Risk of Legionnaire’s Disease In Military Building

The risk of legionella has increased during the pandemic with two high-profile buildings being the latest to discover this deadly bacterium.

The Royal Navy’s HQ is temporarily closed following legionella bacteria being discovered in the water systems. Leach Building houses a section of the navy’s HQ within Portsmouth Harbour. The building is located on Whale Island as part of HMS Excellent, and is home to The First Sea Lord, who is the head of the navy. It is here that legionella has been detected and is now being removed as part of an extensive cleaning and sanitisation process.

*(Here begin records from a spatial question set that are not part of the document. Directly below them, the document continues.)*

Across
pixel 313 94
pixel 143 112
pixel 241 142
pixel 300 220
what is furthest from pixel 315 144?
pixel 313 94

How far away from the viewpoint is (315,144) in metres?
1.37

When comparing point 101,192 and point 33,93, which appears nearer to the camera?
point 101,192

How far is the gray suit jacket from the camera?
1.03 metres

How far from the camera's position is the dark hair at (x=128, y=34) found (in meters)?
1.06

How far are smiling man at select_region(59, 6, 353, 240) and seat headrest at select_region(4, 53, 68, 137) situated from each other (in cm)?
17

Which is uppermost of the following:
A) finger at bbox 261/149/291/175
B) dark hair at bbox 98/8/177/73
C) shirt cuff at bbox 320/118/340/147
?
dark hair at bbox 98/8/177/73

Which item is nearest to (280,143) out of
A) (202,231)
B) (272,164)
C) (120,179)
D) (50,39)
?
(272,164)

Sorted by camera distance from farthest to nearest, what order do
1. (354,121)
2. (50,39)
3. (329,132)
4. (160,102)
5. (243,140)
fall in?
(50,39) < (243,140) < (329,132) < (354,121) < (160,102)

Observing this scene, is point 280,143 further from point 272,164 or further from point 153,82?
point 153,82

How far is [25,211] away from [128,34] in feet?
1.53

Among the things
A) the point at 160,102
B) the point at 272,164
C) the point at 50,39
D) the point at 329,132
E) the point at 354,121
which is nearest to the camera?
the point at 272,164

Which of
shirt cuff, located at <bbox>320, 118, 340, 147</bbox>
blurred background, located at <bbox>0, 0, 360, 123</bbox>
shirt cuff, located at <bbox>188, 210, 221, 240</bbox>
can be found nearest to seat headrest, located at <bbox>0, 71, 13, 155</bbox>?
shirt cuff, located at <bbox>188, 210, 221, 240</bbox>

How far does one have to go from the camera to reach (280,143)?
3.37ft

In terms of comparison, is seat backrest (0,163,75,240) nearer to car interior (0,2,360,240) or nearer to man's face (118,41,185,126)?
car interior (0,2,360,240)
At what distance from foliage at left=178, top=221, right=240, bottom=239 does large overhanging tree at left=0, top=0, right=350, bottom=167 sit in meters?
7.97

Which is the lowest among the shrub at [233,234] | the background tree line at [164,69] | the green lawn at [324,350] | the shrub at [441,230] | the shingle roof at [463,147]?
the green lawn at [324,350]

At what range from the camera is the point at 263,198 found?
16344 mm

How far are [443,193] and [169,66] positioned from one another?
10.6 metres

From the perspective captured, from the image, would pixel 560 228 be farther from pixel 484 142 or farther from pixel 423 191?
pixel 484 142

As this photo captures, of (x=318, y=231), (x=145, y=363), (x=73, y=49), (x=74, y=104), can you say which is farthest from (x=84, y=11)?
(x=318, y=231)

Build-up of Legionella Bacteria

Legionella is a type of bacteria that thrives in stagnant water, particularly when the temperature is between 25 to 50 degrees Celsius with poor flow. The reason that this bacterium is such a risk is because it can often lead to the development of Legionnaire’s Disease, which is a severe respiratory illness similar to pneumonia. The condition can be fatal which is why it is a health and safety requirement for building owners to carry out legionella testing to detect and remove the presence of this bacterium from their water systems.

How Does Legionella Spread?

As a respiratory illness, if a person comes into contact with water, or water vapour which is contaminated with the legionella bacteria, then this can be inhaled into their lungs. Some early signs that a person might have contracted Legionnaire’s Disease are mental confusion, pain and inflammation within the lungs, weak muscles and even gastric symptoms such as nausea or diarrhoea.

High Change of Legionella

Following the Covid-19 lockdown, there is a higher than usual chance that buildings will be susceptible to a build-up of legionella. Unfortunately, as water systems haven’t been used or flushed through as often as usual, this stagnation in the water supply can provide the perfect conditions for legionella to thrive in. The Health and Safety Executive is urging all building owners to carry out a thorough risk assessment of their water systems and air conditioning units before returning to business as usual. If there has been any inoccupation of your building throughout the pandemic, then you will be at risk of legionella. It is therefore essential that you identify the presence or potential for this deadly bacterium before welcoming occupants or visitors back to your premises.

Unfortunately, the Royal Navy’s headquarters are not the only high-profile building to have reported the presence of legionella. Mid-August has also seen the Ministry of Defence’s Abbey Wood site shut down in Filton Road, Bristol. This building is home to the Defence Equipment and Support (DE&S) organisation, and has detected legionella in parts of its water system.

Removing Legionella

Once you have detected that legionella either exists or there is the potential for an outbreak, then it’s essential to put control measures in place. Any legionella testing must be carried out to L8 standards, and if it is identified you may need to clean or refurbish parts of your water system to prevent the spread of the bacteria. Going forward, testing should be carried out every two years as a rule of thumb, although it may be necessary for this to be more frequent if you’ve had legionella before or if other risk factors exist.

If you haven’t yet tested for legionella and have already reopened your business premises, then now is the time to address this health and safety concern as a top priority.